For secured debts, you will still be liable to pay that debt.

How will bankruptcy affect an individual?

Being classified as bankrupt will affect an individual’s life in several ways. These include:

  • Being barred from directing or managing a company
  • Potentially being disqualified as the trustee of a Superfund
  • Requiring the trustee to grant permission for them to travel overseas
  • You may lose your right to legal action
  • Registering your name permanently in the National Personal Insolvency Index (NPII)

As a sole trader, the NPII registration will likely affect your future business the most. It is not against the law to run your own business while bankrupt. So, the good news is that you can still act as a sole trader.

However, while bankrupt, legally, your business’s name must contain your full name in it so it can be looked up in the NPII. If it doesn’t, legally you must inform anyone you do business with that you are bankrupt.

Normally bankruptcy lasts for a period of three years and one day from when it is accepted. The trustee may request to extend this to up to eight years.

Likewise, as your name is registered permanently it can be searched after the bankruptcy period. Most creditors are likely to do this prior to any agreements.

When you need to declare bankruptcy

Contacting a financial planner is the first step. They can assess your situation and outline all the options. Bankruptcy isn’t the only solution.

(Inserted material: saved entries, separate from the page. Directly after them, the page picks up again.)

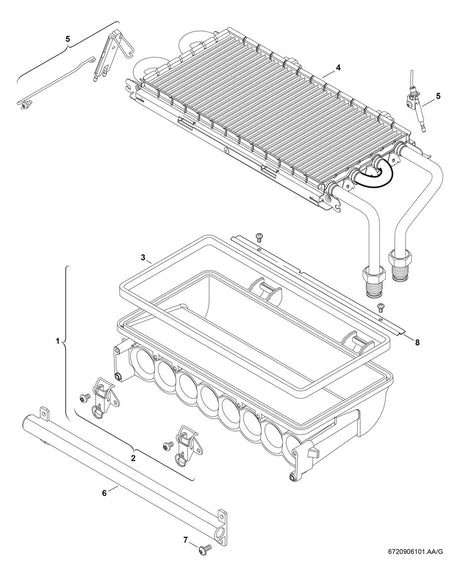 5
4
5
3
1
8
2
6
7
6720906101.AA/G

Declaration of intention and debt agreement options also exist.

If declaring bankruptcy seems like the best option, then contacting a bankruptcy lawyer is your next step.

In conclusion

Bankruptcy serves as a last resort to sole traders who have unfortunately found themselves with insurmountable debt. While it relieves many stresses, it also imposes restrictions that may affect your ability to function as a sole trader. Consider all your options before applying.